Color Us Love first formed in spring 2023 and has been going strong since then, though the fellowship has long since ended. In addition to being interfaith, the group is also multiracial, though the focus of its reparations-related advocacy is on the Black community.

The subject of reparations for Black people, particularly descendants of enslaved people and victims of hate crimes like the Tulsa Race Massacre, has gained prominence over the past few years. The state of California formed a reparations task force in 2021, with Harvard University creating a reparations fund the following year.

But views on the subject vary greatly between communities. According to a 2022 study conducted by the Pew Research Center, 68% of adults in the U.S. do not support reparations for descendants of enslaved people. On the other hand, 77% of Black adults do support reparations, while 80% of white adults do not.

Kosten, though, believes that religious institutions like Hinenu have a role to play in fighting against injustice, which includes advocating for reparations.

“It’s a very loaded word, ‘reparations,’” she noted. “We started talking about the idea that reparations are not only a monetary thing, but about healing a rupture. And at the same time, if there’s a system that continually creates trauma, pain and poverty, that stems from a system that was put into place hundreds of years ago, there may need to be money involved.”

While neither of the mosques from that year’s fellowship participated in Color Us Love, as they had been assigned to other groups working on different projects, the Jewish and Christian members of the cohort consulted with Muslim members when putting together their research guide so that they could include their perspectives on reparations.

As a synagogue, Hinenu has been involved with anti-racist activism since its inception. Formerly known as Hinenu: The Baltimore Justice Shtiebl, it places a strong emphasis on social justice and community advocacy.

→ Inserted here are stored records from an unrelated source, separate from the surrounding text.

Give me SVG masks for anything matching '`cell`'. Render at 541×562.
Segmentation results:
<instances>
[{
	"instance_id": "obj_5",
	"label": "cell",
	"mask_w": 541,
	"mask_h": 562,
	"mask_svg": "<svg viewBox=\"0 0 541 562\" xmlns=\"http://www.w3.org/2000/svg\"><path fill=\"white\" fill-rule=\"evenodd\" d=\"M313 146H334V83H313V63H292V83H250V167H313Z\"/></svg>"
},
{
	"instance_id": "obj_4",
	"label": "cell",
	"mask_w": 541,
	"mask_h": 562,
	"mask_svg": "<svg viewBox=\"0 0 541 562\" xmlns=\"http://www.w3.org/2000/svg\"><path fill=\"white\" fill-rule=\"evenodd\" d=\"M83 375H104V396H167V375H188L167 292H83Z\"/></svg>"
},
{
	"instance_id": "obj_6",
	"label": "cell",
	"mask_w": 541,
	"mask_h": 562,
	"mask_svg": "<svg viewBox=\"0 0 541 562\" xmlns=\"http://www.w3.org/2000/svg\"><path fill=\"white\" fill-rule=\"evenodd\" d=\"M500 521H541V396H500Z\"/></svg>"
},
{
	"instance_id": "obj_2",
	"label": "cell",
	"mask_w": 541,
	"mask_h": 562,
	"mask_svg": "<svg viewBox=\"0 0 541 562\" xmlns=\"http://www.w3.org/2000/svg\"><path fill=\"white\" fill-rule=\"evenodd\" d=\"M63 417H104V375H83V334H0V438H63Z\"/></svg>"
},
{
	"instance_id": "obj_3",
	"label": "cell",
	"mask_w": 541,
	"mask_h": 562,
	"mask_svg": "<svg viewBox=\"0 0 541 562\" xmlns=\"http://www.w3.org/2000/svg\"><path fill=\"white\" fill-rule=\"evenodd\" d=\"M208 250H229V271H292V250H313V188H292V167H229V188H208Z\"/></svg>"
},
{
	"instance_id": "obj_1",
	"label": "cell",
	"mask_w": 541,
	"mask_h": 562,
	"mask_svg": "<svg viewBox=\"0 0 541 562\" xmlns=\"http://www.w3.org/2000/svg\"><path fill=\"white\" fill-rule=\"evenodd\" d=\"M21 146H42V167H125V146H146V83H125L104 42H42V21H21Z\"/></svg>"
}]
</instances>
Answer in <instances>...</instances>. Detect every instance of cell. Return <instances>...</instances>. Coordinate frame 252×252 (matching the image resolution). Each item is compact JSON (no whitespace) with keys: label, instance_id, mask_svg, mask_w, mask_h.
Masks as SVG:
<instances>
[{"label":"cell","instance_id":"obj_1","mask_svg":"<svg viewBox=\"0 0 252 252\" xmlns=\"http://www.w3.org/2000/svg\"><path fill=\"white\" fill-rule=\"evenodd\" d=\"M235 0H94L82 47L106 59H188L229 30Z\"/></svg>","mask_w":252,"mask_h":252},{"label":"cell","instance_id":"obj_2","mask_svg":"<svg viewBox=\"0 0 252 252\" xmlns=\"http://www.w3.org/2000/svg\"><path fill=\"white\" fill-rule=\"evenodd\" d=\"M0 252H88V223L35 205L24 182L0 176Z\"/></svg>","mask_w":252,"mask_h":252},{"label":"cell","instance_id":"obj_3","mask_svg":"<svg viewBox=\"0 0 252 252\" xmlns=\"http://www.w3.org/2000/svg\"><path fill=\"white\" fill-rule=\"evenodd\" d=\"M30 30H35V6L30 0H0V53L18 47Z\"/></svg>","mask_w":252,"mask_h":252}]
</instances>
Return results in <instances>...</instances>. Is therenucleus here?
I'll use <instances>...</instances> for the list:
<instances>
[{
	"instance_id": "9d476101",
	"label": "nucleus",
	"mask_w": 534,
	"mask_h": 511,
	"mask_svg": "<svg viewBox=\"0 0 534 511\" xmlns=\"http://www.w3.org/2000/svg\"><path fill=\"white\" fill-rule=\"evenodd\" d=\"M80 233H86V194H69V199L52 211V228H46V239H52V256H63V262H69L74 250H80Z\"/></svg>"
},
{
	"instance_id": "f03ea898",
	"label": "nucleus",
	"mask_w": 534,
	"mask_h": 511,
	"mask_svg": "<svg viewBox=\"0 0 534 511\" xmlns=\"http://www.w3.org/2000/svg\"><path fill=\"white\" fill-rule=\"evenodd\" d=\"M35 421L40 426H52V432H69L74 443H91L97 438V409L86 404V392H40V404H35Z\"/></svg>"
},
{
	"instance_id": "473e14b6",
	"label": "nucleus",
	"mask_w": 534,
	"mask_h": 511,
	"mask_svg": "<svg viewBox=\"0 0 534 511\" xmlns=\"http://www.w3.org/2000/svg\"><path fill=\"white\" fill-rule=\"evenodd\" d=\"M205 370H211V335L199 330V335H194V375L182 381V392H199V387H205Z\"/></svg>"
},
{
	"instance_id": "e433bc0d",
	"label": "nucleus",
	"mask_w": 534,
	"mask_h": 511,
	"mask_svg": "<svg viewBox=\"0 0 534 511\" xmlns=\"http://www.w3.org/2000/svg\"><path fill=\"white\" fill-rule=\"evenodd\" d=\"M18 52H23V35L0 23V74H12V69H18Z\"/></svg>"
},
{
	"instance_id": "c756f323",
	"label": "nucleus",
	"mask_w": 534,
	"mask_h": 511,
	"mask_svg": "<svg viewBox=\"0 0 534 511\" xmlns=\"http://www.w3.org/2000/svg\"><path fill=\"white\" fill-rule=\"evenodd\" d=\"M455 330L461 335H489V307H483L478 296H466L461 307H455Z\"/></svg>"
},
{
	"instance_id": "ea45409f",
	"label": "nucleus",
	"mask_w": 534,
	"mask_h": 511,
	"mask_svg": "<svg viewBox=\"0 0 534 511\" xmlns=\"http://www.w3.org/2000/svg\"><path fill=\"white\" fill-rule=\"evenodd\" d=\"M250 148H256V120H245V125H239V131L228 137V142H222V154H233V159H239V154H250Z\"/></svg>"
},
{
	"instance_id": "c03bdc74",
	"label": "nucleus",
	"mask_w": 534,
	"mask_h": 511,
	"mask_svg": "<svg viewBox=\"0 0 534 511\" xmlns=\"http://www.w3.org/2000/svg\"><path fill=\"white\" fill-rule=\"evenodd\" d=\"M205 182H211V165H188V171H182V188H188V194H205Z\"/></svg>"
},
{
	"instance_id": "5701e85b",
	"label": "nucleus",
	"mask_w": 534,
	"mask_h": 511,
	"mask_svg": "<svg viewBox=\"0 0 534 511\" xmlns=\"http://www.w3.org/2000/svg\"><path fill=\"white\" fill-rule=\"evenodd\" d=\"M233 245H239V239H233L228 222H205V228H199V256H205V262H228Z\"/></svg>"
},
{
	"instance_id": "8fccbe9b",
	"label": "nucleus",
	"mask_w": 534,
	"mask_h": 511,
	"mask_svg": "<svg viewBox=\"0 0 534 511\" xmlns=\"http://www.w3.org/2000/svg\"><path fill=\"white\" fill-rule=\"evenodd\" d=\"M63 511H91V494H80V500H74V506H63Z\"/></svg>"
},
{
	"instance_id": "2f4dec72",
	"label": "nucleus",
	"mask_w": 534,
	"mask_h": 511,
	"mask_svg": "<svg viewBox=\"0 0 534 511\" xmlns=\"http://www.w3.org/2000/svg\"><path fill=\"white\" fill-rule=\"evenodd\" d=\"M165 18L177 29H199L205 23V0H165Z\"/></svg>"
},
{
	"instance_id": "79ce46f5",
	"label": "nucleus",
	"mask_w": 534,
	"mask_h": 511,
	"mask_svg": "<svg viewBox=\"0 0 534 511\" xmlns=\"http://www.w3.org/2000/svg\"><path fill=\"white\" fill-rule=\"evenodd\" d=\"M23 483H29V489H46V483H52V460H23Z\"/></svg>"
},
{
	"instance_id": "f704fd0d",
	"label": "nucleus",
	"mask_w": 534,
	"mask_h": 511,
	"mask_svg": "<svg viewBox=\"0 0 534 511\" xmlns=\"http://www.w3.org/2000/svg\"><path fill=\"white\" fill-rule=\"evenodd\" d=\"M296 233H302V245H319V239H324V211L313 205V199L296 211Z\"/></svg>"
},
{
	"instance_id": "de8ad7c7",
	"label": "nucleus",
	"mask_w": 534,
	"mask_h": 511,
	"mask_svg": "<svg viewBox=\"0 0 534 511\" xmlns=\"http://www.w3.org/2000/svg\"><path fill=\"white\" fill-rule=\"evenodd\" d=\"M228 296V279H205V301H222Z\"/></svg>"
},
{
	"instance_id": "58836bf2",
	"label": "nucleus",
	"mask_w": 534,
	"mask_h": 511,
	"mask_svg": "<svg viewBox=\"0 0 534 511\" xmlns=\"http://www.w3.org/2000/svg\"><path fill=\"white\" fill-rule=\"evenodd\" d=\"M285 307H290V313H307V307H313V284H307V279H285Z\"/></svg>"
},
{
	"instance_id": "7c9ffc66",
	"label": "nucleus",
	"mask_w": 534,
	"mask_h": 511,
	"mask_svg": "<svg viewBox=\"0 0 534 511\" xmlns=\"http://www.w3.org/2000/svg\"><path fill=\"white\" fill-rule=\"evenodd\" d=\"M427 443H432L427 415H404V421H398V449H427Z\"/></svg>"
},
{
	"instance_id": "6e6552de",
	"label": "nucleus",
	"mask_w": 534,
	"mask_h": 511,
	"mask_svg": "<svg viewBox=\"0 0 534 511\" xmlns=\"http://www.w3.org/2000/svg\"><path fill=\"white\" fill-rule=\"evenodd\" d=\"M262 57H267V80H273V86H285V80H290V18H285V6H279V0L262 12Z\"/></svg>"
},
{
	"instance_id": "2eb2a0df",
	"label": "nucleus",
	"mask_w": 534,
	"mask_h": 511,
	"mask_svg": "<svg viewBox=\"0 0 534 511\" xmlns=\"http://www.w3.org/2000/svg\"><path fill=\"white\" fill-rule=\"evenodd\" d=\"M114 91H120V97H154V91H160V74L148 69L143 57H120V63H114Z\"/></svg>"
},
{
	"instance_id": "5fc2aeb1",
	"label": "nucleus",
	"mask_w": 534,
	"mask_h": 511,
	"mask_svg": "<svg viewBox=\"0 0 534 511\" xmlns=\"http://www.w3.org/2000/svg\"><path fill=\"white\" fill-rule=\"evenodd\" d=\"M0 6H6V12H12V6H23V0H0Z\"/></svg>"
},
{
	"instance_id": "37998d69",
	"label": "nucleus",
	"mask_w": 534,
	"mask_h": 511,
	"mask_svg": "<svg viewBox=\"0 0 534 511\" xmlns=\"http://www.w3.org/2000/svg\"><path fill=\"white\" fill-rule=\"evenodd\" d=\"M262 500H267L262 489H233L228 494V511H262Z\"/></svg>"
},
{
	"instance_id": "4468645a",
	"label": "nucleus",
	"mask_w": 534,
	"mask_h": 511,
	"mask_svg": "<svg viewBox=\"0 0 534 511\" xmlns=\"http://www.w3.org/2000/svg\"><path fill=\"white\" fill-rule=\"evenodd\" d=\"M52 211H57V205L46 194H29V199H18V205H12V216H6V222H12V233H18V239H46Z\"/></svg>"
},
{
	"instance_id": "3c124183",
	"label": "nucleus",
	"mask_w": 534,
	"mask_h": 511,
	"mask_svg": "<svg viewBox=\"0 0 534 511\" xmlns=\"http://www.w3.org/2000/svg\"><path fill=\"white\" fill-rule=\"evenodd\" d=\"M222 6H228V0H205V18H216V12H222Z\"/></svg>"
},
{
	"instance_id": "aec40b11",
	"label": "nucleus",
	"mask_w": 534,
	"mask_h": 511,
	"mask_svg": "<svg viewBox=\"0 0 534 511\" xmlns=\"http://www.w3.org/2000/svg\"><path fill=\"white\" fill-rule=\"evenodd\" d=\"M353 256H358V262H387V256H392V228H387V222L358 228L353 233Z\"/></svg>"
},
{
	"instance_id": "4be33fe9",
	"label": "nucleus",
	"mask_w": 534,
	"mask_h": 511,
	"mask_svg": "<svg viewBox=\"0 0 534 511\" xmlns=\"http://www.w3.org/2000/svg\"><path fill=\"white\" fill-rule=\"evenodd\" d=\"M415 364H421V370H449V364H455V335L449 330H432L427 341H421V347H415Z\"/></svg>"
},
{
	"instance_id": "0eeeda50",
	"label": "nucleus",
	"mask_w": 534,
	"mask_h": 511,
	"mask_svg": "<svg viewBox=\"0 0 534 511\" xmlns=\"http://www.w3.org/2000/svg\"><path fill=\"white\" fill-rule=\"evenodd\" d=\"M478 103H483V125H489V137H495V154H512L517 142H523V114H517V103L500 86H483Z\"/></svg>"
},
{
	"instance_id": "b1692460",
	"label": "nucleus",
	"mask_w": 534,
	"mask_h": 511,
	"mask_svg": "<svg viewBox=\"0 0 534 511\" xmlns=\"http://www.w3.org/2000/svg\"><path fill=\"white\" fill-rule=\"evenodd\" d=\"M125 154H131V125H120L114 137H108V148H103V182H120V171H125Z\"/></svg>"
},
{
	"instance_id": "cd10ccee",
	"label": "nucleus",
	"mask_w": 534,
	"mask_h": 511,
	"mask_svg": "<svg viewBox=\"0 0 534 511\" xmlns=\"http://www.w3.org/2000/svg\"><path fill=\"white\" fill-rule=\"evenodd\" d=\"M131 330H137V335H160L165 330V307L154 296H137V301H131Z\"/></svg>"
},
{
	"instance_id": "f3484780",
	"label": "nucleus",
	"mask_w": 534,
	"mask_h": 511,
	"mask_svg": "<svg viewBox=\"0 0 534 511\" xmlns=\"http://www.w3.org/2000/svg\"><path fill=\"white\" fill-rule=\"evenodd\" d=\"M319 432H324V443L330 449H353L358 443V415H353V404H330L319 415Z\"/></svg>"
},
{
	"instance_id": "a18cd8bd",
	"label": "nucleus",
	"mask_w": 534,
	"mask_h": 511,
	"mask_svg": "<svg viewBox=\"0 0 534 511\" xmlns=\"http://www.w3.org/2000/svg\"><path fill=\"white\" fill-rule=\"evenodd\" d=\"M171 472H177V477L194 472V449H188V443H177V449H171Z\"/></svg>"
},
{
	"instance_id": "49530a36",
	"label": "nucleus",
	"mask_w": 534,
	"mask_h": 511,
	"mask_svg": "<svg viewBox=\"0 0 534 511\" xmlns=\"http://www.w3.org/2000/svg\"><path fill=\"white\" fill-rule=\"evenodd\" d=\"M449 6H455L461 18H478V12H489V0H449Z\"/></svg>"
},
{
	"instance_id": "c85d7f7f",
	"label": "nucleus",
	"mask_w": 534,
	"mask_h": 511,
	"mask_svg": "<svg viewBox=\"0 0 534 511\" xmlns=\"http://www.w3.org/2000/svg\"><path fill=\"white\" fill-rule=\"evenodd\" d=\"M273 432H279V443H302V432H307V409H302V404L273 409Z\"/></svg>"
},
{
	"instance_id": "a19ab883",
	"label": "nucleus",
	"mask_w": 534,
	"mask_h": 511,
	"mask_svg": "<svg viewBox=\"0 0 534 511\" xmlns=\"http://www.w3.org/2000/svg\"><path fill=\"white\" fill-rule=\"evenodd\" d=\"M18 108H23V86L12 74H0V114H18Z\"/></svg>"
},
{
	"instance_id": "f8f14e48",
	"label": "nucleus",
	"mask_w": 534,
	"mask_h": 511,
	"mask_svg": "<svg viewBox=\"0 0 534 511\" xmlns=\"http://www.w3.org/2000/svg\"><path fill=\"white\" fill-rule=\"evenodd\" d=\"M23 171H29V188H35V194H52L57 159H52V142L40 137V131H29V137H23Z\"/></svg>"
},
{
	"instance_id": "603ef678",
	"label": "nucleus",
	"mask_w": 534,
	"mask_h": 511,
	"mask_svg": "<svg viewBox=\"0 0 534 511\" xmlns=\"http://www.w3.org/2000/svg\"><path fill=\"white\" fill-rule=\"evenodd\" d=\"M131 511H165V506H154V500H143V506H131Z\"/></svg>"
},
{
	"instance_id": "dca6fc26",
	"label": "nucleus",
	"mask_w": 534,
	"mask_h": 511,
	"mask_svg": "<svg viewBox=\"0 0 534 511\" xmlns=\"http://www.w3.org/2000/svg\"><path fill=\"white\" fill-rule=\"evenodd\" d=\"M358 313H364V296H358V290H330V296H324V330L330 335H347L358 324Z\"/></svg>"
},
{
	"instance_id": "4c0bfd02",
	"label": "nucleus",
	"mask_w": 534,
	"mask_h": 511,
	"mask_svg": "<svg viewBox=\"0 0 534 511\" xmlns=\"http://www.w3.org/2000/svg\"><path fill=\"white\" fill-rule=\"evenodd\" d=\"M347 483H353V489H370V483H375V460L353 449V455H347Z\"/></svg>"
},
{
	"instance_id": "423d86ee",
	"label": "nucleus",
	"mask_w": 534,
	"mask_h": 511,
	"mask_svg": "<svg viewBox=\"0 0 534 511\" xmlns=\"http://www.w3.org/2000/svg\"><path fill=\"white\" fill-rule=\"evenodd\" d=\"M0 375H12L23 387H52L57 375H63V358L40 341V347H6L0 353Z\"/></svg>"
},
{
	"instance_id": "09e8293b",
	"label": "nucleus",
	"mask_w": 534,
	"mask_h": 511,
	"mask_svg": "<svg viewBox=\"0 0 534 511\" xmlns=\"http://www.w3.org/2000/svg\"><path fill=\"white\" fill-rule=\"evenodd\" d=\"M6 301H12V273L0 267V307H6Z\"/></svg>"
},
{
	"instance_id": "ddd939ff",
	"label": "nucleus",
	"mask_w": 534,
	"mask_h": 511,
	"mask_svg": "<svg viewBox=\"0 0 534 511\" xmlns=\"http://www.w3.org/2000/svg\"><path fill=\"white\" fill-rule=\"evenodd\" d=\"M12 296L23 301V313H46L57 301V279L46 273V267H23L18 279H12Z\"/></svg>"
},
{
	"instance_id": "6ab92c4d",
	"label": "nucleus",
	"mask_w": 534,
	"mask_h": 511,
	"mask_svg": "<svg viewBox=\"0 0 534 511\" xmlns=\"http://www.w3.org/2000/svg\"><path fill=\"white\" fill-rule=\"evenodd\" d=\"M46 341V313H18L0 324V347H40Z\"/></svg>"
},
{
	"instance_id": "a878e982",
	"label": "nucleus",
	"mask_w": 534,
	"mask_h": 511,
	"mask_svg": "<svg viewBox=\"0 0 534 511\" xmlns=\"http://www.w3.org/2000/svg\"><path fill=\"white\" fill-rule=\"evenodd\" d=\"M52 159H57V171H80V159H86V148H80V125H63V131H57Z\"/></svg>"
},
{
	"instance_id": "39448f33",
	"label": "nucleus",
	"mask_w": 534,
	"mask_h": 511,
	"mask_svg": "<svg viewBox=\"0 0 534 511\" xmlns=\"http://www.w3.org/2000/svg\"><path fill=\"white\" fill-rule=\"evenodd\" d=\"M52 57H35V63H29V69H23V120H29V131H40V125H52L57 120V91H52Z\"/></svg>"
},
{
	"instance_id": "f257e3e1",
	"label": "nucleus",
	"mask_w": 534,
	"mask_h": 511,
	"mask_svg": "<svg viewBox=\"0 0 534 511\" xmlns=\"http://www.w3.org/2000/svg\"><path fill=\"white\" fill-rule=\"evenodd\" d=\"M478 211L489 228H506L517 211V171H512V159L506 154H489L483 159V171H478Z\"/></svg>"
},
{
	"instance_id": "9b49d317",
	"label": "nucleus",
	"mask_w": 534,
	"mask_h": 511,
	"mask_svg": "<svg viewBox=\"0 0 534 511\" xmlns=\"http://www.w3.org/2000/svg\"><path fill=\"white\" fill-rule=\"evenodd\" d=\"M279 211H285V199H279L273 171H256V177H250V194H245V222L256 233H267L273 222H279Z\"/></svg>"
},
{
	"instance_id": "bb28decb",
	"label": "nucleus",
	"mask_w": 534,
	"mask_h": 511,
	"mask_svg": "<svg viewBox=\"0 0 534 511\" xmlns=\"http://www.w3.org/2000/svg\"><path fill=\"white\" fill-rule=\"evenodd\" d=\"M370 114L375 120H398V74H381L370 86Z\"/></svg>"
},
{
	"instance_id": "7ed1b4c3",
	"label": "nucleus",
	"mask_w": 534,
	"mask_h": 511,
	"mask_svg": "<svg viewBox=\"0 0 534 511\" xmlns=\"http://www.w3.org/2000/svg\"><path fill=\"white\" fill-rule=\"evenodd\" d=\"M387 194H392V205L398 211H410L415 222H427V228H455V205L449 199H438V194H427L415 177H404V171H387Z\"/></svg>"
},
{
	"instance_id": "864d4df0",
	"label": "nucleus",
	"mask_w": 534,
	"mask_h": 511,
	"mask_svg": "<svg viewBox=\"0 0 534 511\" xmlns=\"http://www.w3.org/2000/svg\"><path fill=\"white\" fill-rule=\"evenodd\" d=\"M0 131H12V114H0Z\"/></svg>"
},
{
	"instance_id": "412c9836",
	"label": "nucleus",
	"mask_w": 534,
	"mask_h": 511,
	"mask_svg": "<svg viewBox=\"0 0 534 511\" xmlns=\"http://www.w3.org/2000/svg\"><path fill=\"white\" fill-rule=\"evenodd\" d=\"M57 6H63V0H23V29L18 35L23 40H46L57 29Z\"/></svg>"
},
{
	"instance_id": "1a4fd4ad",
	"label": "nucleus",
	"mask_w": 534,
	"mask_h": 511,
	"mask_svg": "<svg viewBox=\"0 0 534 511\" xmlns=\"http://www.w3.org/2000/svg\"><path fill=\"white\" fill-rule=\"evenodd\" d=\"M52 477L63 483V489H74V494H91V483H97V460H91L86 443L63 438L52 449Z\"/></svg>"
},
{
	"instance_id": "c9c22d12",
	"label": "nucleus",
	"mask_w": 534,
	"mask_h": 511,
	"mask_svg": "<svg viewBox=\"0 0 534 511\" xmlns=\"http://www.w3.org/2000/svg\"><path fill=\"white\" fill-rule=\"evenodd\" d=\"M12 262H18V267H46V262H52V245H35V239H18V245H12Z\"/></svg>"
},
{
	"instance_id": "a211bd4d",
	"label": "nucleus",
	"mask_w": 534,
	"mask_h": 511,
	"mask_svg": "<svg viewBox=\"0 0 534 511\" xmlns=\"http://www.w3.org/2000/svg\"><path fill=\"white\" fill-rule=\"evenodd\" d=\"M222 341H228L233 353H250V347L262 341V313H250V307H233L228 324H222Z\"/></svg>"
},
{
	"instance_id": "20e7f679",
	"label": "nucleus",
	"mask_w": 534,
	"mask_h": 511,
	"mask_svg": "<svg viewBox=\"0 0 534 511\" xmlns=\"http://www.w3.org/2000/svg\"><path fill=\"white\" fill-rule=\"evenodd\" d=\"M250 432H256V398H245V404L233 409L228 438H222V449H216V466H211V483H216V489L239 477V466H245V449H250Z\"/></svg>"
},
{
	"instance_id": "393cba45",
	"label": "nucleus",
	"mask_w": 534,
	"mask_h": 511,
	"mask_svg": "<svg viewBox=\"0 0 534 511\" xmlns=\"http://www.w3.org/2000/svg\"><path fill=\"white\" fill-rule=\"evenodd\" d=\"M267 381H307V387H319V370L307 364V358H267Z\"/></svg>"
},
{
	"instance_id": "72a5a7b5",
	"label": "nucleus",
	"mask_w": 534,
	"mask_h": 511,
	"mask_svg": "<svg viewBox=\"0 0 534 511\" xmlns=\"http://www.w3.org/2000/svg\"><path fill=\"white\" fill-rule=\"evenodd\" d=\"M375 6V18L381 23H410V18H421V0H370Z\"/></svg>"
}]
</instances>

Gunnery cited the synagogue’s values statement, which reads, “As a Baltimore-based community, we recognize the city’s historic and current state of racial inequity and seek to help build a city where no communities are treated as disposable and everyone can prosper.”

For their part, Gunnery and Kosten studied the teachings of Maimonides and other Jewish scholars’ writings on racial justice and inequality, and how different denominations of Judaism approach those issues. Kosten also taught the other members of Color Us Love a wordless Jewish melody that they now incorporate into their presentations.

While Black people and Jewish people certainly have very different experiences with the history of slavery, Kosten noted that they do have some shared themes that offer a unique perspective on the issue of reparations.

“As Jews, we do understand collective, generational trauma,” she said. “I hope that people can understand reparations as part of repairing the world, not as handouts from the government. There’s a real need for repair in our country, and I hope people at this panel can explore and find their place in it.”